▸ **WHAT TO PRODUCE**: Restate all of the data exactly.

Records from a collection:
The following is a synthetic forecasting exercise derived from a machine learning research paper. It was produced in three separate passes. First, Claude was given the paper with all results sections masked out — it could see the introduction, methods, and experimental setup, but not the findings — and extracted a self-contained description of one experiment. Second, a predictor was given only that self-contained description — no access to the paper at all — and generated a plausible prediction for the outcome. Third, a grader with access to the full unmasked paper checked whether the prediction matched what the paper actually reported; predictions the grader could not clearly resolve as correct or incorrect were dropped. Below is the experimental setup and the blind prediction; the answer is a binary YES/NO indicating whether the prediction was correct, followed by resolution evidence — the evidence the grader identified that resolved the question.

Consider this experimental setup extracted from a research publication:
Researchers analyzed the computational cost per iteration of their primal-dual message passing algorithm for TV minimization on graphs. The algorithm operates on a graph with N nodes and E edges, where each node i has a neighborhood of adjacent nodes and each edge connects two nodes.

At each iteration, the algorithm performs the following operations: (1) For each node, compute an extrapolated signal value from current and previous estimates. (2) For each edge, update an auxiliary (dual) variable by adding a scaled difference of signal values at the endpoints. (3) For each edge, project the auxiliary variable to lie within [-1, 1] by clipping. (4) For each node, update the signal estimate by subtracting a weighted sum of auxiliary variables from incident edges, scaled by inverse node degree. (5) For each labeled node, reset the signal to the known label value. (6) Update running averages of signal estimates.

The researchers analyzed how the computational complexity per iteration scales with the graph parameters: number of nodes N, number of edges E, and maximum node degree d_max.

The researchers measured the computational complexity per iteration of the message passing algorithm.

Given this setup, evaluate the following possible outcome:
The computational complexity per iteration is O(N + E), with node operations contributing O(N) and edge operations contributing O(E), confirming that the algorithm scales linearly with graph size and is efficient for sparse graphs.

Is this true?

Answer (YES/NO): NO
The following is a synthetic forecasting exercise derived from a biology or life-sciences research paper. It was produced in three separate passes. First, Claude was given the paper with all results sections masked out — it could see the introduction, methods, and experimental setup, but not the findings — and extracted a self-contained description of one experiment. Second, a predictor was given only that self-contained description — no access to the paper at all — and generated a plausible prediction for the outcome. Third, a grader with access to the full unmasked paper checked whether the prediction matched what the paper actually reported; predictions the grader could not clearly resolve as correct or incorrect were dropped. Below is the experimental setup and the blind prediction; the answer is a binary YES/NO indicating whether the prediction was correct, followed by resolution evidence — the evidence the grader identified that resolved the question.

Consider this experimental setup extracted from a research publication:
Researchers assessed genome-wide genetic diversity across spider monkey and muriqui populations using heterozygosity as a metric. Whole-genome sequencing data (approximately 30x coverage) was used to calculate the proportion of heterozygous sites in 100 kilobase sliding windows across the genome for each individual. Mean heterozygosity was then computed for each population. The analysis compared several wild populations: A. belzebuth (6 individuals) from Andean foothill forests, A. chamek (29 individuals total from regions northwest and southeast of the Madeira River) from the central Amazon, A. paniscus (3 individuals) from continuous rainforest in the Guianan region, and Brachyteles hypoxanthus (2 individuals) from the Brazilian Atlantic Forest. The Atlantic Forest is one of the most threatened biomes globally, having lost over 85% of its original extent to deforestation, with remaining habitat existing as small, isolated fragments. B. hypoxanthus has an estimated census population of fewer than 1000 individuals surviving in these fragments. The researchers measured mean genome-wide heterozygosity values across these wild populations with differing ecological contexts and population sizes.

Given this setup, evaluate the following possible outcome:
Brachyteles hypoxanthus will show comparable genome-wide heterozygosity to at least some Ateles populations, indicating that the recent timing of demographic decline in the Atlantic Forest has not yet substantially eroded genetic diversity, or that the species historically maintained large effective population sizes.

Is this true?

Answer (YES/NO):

▸ **RESPONSE TO THIS TASK**:
The following is a synthetic forecasting exercise derived from a machine learning research paper. It was produced in three separate passes. First, Claude was given the paper with all results sections masked out — it could see the introduction, methods, and experimental setup, but not the findings — and extracted a self-contained description of one experiment. Second, a predictor was given only that self-contained description — no access to the paper at all — and generated a plausible prediction for the outcome. Third, a grader with access to the full unmasked paper checked whether the prediction matched what the paper actually reported; predictions the grader could not clearly resolve as correct or incorrect were dropped. Below is the experimental setup and the blind prediction; the answer is a binary YES/NO indicating whether the prediction was correct, followed by resolution evidence — the evidence the grader identified that resolved the question.

Consider this experimental setup extracted from a research publication:
Researchers analyzed the computational cost per iteration of their primal-dual message passing algorithm for TV minimization on graphs. The algorithm operates on a graph with N nodes and E edges, where each node i has a neighborhood of adjacent nodes and each edge connects two nodes.

At each iteration, the algorithm performs the following operations: (1) For each node, compute an extrapolated signal value from current and previous estimates. (2) For each edge, update an auxiliary (dual) variable by adding a scaled difference of signal values at the endpoints. (3) For each edge, project the auxiliary variable to lie within [-1, 1] by clipping. (4) For each node, update the signal estimate by subtracting a weighted sum of auxiliary variables from incident edges, scaled by inverse node degree. (5) For each labeled node, reset the signal to the known label value. (6) Update running averages of signal estimates.

The researchers analyzed how the computational complexity per iteration scales with the graph parameters: number of nodes N, number of edges E, and maximum node degree d_max.

The researchers measured the computational complexity per iteration of the message passing algorithm.

Given this setup, evaluate the following possible outcome:
The computational complexity per iteration is O(N + E), with node operations contributing O(N) and edge operations contributing O(E), confirming that the algorithm scales linearly with graph size and is efficient for sparse graphs.

Is this true?

Answer (YES/NO): NO
The following is a synthetic forecasting exercise derived from a biology or life-sciences research paper. It was produced in three separate passes. First, Claude was given the paper with all results sections masked out — it could see the introduction, methods, and experimental setup, but not the findings — and extracted a self-contained description of one experiment. Second, a predictor was given only that self-contained description — no access to the paper at all — and generated a plausible prediction for the outcome. Third, a grader with access to the full unmasked paper checked whether the prediction matched what the paper actually reported; predictions the grader could not clearly resolve as correct or incorrect were dropped. Below is the experimental setup and the blind prediction; the answer is a binary YES/NO indicating whether the prediction was correct, followed by resolution evidence — the evidence the grader identified that resolved the question.

Consider this experimental setup extracted from a research publication:
Researchers assessed genome-wide genetic diversity across spider monkey and muriqui populations using heterozygosity as a metric. Whole-genome sequencing data (approximately 30x coverage) was used to calculate the proportion of heterozygous sites in 100 kilobase sliding windows across the genome for each individual. Mean heterozygosity was then computed for each population. The analysis compared several wild populations: A. belzebuth (6 individuals) from Andean foothill forests, A. chamek (29 individuals total from regions northwest and southeast of the Madeira River) from the central Amazon, A. paniscus (3 individuals) from continuous rainforest in the Guianan region, and Brachyteles hypoxanthus (2 individuals) from the Brazilian Atlantic Forest. The Atlantic Forest is one of the most threatened biomes globally, having lost over 85% of its original extent to deforestation, with remaining habitat existing as small, isolated fragments. B. hypoxanthus has an estimated census population of fewer than 1000 individuals surviving in these fragments. The researchers measured mean genome-wide heterozygosity values across these wild populations with differing ecological contexts and population sizes.

Given this setup, evaluate the following possible outcome:
Brachyteles hypoxanthus will show comparable genome-wide heterozygosity to at least some Ateles populations, indicating that the recent timing of demographic decline in the Atlantic Forest has not yet substantially eroded genetic diversity, or that the species historically maintained large effective population sizes.

Is this true?

Answer (YES/NO):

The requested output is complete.